It's Picking Up Butch at Middlebury (Vt.) College.

For 42 years Middlebury freshman athletes have been Picking Up Butch for football and basketball games. It's a sign-up sheet thing. Carry the ball bags. Gather all the towels. Pick Up Butch.

Basketball players, men and women, do it during football season. Football players do it during basketball season. Two hours before each home game, two freshmen grab whatever car they can get and drive a mile off campus to the tiny house where 54-year-old Butch Varno lives with his 73-year-old mother, Helen, who never got her driver's license. And they literally Pick Up Butch, 5'3" and 170 pounds, right off his bed.
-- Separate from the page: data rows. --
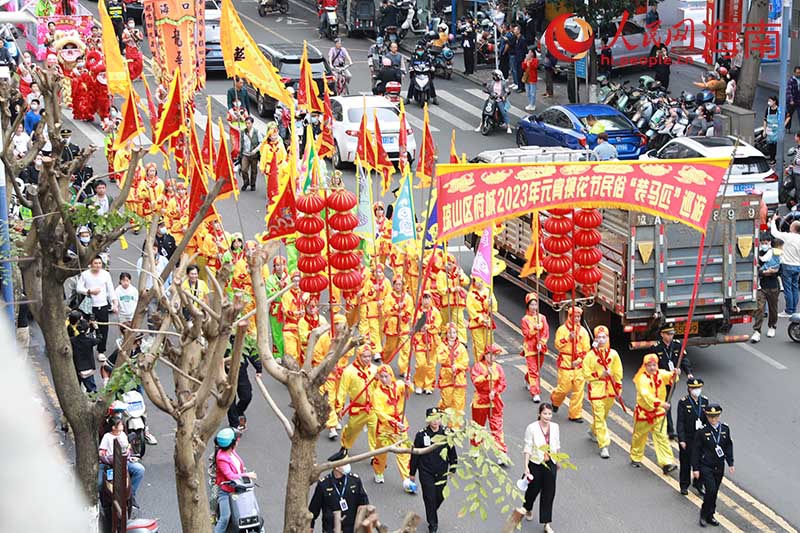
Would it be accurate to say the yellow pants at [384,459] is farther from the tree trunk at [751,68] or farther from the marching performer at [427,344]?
the tree trunk at [751,68]

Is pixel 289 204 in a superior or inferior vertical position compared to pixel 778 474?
superior

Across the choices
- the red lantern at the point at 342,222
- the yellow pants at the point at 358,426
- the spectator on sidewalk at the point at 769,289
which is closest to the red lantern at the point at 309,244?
the red lantern at the point at 342,222

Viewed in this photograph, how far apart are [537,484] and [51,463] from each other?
10.1m

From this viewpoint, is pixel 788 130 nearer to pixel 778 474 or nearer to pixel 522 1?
pixel 522 1

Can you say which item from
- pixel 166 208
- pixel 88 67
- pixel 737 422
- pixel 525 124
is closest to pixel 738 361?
pixel 737 422

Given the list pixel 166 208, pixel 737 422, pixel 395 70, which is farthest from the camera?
pixel 395 70

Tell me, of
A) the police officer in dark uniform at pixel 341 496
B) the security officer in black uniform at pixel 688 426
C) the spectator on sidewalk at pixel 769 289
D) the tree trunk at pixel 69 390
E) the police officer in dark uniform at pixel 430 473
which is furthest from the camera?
the spectator on sidewalk at pixel 769 289

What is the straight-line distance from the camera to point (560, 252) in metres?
15.2

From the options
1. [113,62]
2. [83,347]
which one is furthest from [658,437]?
[113,62]

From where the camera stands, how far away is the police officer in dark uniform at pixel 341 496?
12422mm

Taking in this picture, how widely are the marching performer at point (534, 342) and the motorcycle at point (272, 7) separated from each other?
1216 inches

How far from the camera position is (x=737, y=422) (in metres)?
16.2

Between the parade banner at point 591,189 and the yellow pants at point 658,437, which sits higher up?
the parade banner at point 591,189

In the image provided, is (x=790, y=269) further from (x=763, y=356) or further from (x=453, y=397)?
(x=453, y=397)
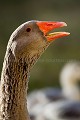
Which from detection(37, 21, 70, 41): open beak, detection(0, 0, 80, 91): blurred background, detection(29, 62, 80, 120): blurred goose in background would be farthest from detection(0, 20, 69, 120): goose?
detection(0, 0, 80, 91): blurred background

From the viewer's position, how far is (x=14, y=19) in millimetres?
16016

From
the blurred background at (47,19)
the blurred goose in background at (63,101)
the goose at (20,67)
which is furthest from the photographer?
the blurred background at (47,19)

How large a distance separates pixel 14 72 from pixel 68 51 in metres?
10.8

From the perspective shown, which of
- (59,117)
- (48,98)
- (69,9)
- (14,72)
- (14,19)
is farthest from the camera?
(69,9)

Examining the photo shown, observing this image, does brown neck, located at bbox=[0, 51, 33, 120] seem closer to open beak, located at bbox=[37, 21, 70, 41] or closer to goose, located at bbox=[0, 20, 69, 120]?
goose, located at bbox=[0, 20, 69, 120]

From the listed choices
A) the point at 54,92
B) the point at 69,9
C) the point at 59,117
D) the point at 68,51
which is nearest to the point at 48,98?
the point at 54,92

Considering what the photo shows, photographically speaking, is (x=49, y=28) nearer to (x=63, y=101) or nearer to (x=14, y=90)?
(x=14, y=90)

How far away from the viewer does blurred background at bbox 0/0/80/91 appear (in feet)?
42.9

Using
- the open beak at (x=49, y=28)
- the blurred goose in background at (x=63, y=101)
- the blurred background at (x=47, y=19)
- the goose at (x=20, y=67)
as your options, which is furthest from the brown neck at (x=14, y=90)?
the blurred background at (x=47, y=19)

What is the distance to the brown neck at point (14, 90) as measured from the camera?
384cm

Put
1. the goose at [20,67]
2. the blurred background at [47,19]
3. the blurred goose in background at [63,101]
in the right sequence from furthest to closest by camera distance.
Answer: the blurred background at [47,19] → the blurred goose in background at [63,101] → the goose at [20,67]

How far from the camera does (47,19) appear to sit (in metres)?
15.8

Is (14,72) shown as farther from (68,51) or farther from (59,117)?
(68,51)

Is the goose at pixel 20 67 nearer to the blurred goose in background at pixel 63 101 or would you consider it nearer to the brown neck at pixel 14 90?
the brown neck at pixel 14 90
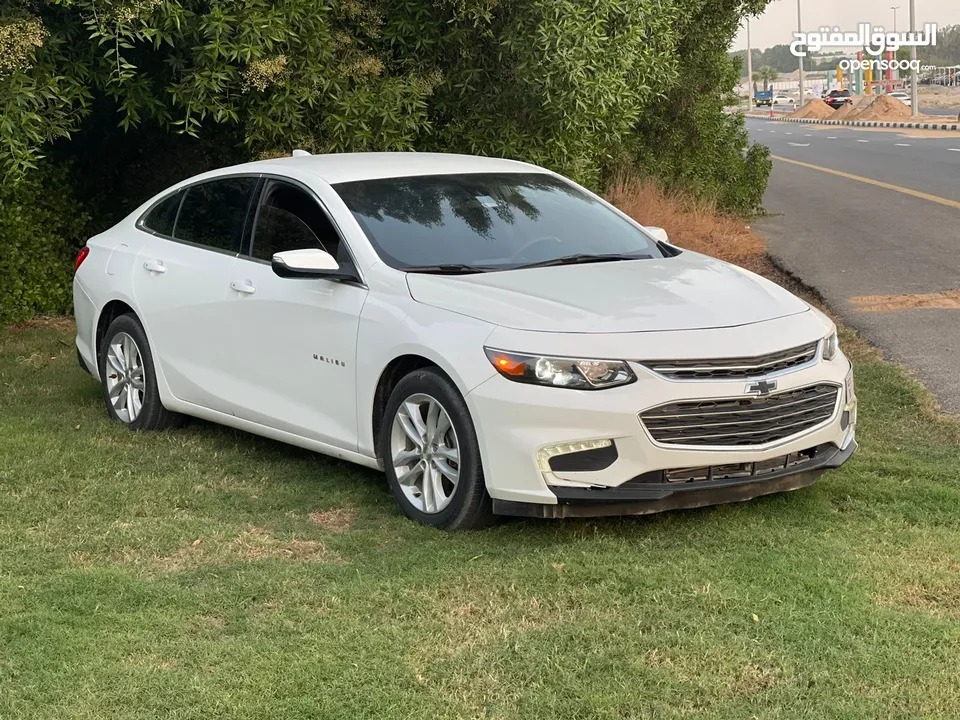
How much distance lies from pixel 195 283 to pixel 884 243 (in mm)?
9925

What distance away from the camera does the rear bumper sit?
16.6 feet

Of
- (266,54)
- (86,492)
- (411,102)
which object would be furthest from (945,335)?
(86,492)

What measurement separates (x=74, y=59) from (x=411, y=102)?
241 centimetres

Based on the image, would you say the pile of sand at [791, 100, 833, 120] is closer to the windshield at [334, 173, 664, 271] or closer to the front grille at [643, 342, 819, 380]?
the windshield at [334, 173, 664, 271]

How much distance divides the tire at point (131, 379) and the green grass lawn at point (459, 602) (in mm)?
847

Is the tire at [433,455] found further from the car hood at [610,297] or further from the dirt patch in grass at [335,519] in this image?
the car hood at [610,297]

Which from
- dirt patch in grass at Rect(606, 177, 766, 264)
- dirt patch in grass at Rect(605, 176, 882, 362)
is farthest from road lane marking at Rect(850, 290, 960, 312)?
dirt patch in grass at Rect(606, 177, 766, 264)

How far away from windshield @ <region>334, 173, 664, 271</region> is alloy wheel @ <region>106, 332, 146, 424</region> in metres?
1.93

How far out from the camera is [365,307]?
5785 millimetres

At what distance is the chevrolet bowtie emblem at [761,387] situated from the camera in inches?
201

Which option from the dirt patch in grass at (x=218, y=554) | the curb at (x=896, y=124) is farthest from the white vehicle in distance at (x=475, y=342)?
the curb at (x=896, y=124)

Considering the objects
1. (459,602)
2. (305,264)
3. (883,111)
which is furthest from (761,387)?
(883,111)

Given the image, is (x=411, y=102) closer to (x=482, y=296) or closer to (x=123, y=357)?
(x=123, y=357)

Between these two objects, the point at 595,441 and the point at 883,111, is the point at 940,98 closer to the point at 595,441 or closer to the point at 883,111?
the point at 883,111
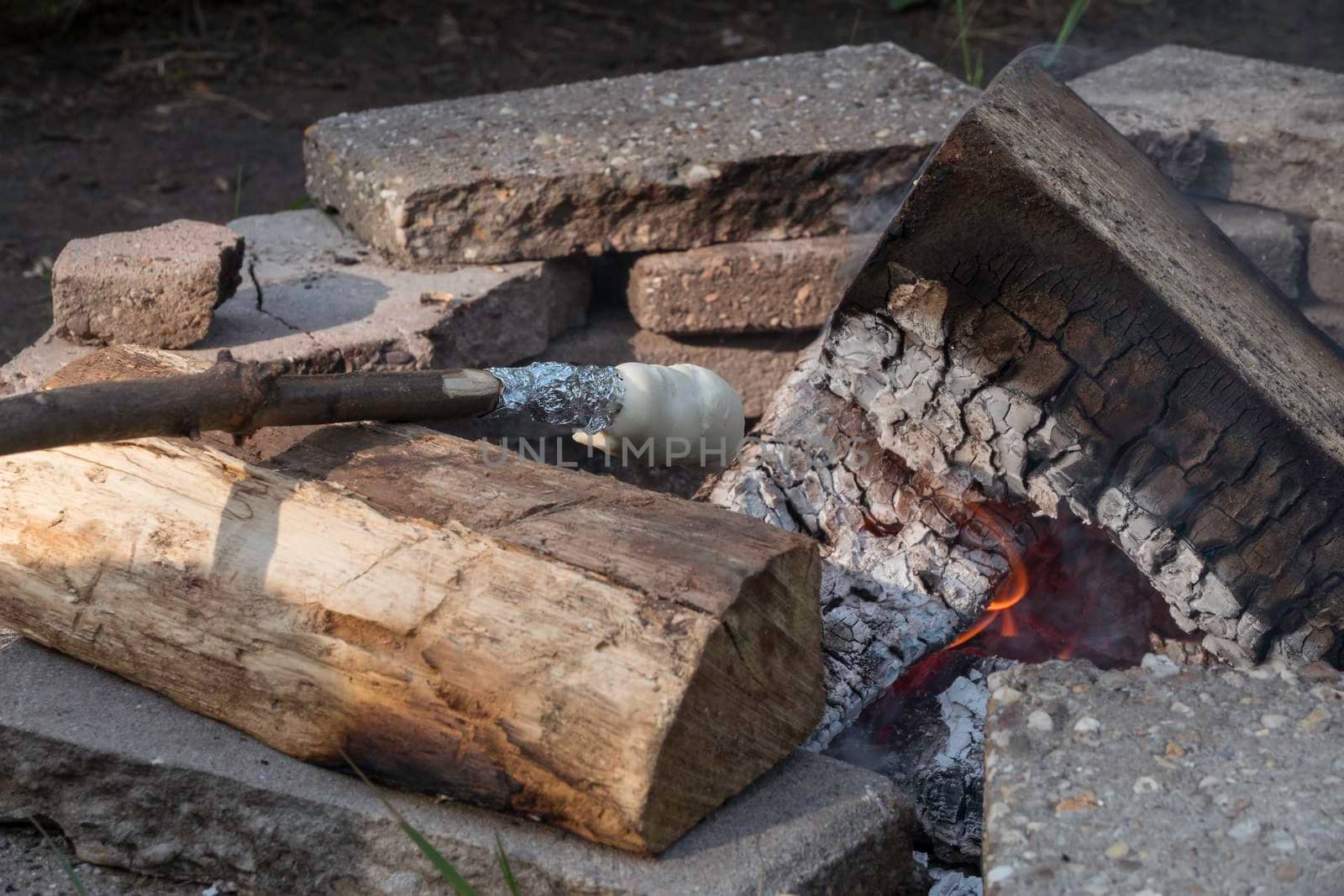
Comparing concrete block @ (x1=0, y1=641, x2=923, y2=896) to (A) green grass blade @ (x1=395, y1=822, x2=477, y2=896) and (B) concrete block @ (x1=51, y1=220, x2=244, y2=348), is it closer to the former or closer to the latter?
(A) green grass blade @ (x1=395, y1=822, x2=477, y2=896)

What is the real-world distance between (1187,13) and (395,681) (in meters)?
5.05

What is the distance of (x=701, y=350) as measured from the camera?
3.17 meters

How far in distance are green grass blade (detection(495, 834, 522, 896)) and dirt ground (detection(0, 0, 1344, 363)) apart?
10.4 ft

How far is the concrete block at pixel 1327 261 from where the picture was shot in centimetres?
302

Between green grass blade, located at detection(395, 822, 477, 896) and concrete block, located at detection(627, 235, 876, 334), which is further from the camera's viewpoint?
concrete block, located at detection(627, 235, 876, 334)

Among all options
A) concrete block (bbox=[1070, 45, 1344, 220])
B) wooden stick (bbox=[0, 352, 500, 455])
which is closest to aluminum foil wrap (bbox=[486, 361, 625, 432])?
wooden stick (bbox=[0, 352, 500, 455])

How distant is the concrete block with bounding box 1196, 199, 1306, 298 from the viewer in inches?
117

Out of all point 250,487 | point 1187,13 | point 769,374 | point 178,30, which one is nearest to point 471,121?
point 769,374

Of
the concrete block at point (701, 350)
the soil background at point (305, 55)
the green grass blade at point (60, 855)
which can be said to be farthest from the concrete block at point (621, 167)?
the green grass blade at point (60, 855)

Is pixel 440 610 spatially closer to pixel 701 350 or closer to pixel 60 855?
pixel 60 855

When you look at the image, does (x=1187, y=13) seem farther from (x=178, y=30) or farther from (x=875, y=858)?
(x=875, y=858)

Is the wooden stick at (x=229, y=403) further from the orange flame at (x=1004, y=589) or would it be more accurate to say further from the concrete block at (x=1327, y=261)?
the concrete block at (x=1327, y=261)

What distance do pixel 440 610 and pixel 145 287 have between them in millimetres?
1144

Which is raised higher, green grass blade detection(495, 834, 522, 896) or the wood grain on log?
the wood grain on log
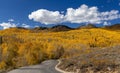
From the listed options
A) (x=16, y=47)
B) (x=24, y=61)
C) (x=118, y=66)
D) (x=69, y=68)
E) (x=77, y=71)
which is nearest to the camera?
(x=118, y=66)

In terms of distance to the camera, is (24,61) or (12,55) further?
(12,55)

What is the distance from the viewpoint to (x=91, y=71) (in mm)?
42875

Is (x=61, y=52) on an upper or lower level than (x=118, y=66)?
lower

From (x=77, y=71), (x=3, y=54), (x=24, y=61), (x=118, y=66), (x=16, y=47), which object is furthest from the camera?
(x=16, y=47)

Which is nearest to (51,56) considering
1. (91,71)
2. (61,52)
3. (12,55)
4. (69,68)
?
(61,52)

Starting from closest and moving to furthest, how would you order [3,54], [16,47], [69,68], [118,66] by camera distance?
[118,66] → [69,68] → [3,54] → [16,47]

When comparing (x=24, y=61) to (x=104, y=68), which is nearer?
(x=104, y=68)

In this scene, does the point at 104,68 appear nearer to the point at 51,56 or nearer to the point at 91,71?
the point at 91,71

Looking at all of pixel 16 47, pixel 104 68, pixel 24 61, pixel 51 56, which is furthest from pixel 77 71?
pixel 16 47

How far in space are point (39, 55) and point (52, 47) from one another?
17412 mm

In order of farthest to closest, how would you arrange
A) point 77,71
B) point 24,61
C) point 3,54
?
point 3,54 < point 24,61 < point 77,71

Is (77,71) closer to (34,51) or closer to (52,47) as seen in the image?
(34,51)

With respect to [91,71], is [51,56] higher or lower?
lower

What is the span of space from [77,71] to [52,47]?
8380cm
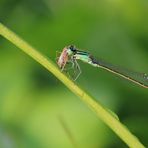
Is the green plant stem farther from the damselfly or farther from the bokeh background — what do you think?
the damselfly

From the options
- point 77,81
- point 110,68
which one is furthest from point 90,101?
point 110,68

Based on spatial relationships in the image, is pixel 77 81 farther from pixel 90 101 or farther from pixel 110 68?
pixel 90 101

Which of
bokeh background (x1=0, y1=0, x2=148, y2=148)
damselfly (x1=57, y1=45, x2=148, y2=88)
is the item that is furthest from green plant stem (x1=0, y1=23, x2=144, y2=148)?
damselfly (x1=57, y1=45, x2=148, y2=88)

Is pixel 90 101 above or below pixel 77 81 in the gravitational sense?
below

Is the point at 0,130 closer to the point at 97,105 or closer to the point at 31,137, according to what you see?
the point at 31,137

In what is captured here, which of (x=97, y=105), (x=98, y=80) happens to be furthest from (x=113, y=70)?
(x=97, y=105)
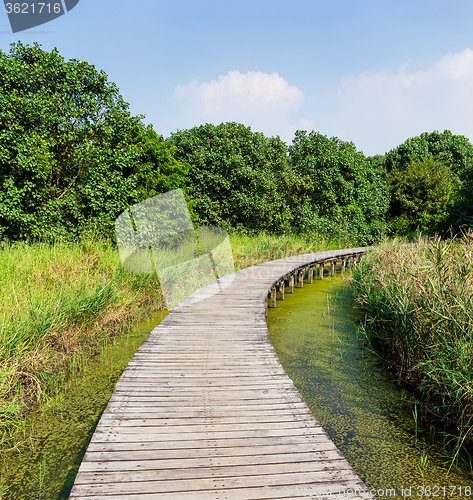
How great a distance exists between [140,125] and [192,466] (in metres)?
12.3

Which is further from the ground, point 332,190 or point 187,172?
point 187,172

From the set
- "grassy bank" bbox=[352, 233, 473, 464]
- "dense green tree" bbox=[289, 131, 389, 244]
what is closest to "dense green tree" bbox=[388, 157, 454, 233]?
"dense green tree" bbox=[289, 131, 389, 244]

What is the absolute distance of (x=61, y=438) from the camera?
10.7 ft

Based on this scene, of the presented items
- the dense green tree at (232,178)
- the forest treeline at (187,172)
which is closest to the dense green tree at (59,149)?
the forest treeline at (187,172)

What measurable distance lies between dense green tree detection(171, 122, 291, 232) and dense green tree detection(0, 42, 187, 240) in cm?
431

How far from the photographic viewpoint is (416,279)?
4.56 meters

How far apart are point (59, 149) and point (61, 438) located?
333 inches

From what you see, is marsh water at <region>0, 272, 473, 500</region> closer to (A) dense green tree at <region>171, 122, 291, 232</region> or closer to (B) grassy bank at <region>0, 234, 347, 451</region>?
(B) grassy bank at <region>0, 234, 347, 451</region>

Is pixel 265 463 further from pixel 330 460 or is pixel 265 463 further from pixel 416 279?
pixel 416 279

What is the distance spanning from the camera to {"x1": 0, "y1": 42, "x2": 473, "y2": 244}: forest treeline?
337 inches

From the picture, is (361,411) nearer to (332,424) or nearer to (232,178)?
(332,424)

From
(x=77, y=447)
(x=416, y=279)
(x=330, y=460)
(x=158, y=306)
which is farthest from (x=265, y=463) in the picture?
(x=158, y=306)

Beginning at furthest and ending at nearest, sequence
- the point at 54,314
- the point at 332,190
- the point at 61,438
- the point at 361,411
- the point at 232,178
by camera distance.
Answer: the point at 332,190
the point at 232,178
the point at 54,314
the point at 361,411
the point at 61,438

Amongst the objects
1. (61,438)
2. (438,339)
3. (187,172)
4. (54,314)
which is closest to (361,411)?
(438,339)
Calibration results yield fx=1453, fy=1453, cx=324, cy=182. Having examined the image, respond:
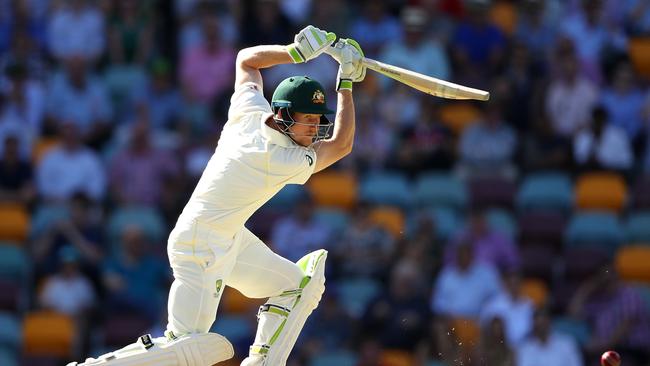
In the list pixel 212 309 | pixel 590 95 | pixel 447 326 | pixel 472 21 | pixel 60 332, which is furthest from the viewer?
pixel 472 21

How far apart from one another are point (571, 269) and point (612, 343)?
3.14 ft

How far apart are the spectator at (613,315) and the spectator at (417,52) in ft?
9.14

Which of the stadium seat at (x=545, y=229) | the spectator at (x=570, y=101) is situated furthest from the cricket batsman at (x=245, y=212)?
the spectator at (x=570, y=101)

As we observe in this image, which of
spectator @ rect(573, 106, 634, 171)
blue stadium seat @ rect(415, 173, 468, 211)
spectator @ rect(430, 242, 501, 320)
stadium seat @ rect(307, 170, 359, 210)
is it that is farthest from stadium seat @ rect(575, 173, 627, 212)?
stadium seat @ rect(307, 170, 359, 210)

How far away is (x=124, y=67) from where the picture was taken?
49.4 feet

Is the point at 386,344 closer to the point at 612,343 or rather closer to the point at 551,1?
the point at 612,343

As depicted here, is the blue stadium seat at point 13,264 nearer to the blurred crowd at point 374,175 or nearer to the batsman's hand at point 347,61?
the blurred crowd at point 374,175

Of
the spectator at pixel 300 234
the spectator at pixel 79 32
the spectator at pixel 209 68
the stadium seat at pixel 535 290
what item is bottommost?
the stadium seat at pixel 535 290

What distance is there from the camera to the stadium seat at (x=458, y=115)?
46.8 feet

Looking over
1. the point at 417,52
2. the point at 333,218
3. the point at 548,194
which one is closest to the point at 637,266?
the point at 548,194

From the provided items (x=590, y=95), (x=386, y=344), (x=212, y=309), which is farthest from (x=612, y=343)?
(x=212, y=309)

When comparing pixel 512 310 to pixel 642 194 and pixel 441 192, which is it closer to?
pixel 441 192

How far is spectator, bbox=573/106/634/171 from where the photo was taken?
13.6 metres

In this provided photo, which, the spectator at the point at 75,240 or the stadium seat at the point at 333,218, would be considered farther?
the stadium seat at the point at 333,218
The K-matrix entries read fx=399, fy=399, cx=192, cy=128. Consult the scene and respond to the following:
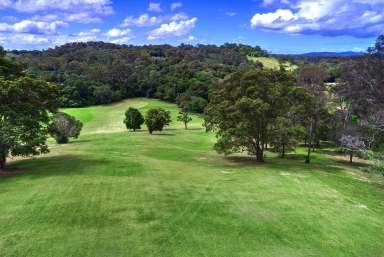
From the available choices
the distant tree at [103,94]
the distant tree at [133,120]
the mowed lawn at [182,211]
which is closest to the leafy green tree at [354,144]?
the mowed lawn at [182,211]

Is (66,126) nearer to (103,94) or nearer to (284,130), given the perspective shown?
(284,130)

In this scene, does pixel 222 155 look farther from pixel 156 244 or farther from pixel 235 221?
pixel 156 244

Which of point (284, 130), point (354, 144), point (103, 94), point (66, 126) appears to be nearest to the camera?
point (354, 144)

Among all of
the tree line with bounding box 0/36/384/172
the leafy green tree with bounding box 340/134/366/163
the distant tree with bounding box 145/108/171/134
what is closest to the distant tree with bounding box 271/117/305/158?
the tree line with bounding box 0/36/384/172

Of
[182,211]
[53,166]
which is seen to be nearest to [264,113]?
[53,166]

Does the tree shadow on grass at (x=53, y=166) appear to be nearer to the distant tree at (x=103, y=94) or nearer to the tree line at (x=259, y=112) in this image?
the tree line at (x=259, y=112)

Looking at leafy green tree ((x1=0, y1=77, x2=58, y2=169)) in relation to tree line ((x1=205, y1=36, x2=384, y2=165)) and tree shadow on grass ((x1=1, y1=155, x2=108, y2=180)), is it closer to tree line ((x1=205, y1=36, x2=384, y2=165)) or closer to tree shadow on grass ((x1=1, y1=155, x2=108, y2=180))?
tree shadow on grass ((x1=1, y1=155, x2=108, y2=180))

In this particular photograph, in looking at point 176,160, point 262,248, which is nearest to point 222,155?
point 176,160
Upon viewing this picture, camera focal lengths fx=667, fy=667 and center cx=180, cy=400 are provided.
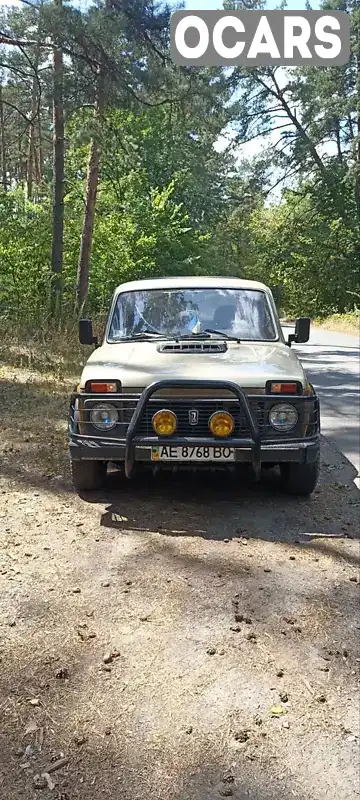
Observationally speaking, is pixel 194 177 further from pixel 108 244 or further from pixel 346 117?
pixel 108 244

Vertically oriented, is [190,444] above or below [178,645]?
above

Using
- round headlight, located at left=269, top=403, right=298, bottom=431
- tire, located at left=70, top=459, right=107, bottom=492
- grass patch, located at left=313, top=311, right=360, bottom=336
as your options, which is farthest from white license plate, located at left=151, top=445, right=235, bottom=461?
grass patch, located at left=313, top=311, right=360, bottom=336

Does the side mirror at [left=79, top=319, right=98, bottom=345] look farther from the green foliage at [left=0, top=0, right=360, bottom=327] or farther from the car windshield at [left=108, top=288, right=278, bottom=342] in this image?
the green foliage at [left=0, top=0, right=360, bottom=327]

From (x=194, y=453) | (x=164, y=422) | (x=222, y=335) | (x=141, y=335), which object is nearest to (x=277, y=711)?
(x=194, y=453)

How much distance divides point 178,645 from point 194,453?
1723mm

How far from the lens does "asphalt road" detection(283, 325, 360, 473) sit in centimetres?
770

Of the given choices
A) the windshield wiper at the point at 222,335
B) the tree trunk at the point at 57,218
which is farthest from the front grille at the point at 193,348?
the tree trunk at the point at 57,218

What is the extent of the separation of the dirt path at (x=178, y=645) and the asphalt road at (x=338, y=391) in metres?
2.34

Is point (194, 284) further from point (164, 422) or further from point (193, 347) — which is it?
point (164, 422)

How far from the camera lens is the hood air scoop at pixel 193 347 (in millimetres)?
5238

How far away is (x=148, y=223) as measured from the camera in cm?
2300

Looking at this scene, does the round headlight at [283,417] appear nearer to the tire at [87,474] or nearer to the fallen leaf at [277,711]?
the tire at [87,474]

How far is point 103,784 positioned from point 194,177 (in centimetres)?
3462

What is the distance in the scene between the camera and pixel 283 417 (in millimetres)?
4727
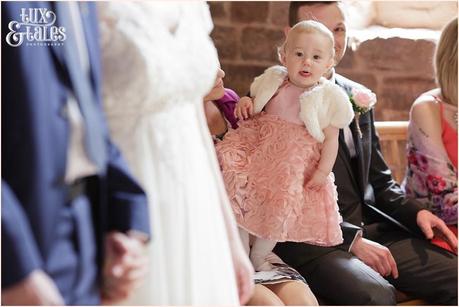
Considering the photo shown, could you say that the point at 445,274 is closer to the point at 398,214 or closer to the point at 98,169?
the point at 398,214

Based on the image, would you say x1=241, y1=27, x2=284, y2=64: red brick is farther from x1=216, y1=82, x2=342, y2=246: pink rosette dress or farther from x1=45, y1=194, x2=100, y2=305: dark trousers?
x1=45, y1=194, x2=100, y2=305: dark trousers

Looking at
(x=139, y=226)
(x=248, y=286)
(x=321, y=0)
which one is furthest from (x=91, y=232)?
(x=321, y=0)

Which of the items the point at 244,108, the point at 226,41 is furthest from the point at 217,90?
the point at 226,41

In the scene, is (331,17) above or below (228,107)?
above

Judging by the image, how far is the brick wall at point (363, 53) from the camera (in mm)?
2248

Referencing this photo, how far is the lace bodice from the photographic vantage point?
3.05 feet

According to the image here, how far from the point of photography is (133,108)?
3.11ft

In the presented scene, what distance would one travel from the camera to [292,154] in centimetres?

They put him in his wheelchair and push him out of the house, or one guy hauls him in a fireman's carry. They pile him into the car, cram the wheelchair into the trunk, take him to the game and roll him to his spot in the mezzanine for football games or at the end of the bench for basketball.

Butch always smiles and says the same thing from the bottom of his heart: "CP just sucks." Cerebral palsy. While his fondest dream has always been to play basketball, it'll never happen. There is little that he can physically do for himself.

"At first, you're a little nervous; you're like, I don't know," says freshman wide receiver Ryan Armstrong. "But the older guys say, 'We did it when we were freshmen. Now you go get him. It's tradition.' So me and my buddy got him the first week. He's pretty heavy. We bumped his head a couple of times getting him into the car. He's like, 'Hey! Be careful!' But he loves getting out so much that afterward you feel good. It's fun to put a smile like that on somebody's face."

And the kids don't just Pick Up Butch. They also Keep Butch Company. Take Butch to the Bathroom. Feed Butch. "He always likes a hot dog and a Coke," says 6'8" Clark Read, 19, a power forward. "It's kind of weird at first, sticking a hot dog in his mouth. The trick is to throw out the last bite so he doesn't get your fingers."

Thanks to 42 years of freshmen, Butch hardly ever misses a Middlebury game. Not that he hasn't been late.

"One day this year, the two guys were calling me on their cell," says Armstrong, "and they're going, 'We can't find Butch!' And I'm like, 'You lost Butch? How can you lose Butch?' Turns out they just couldn't find his house."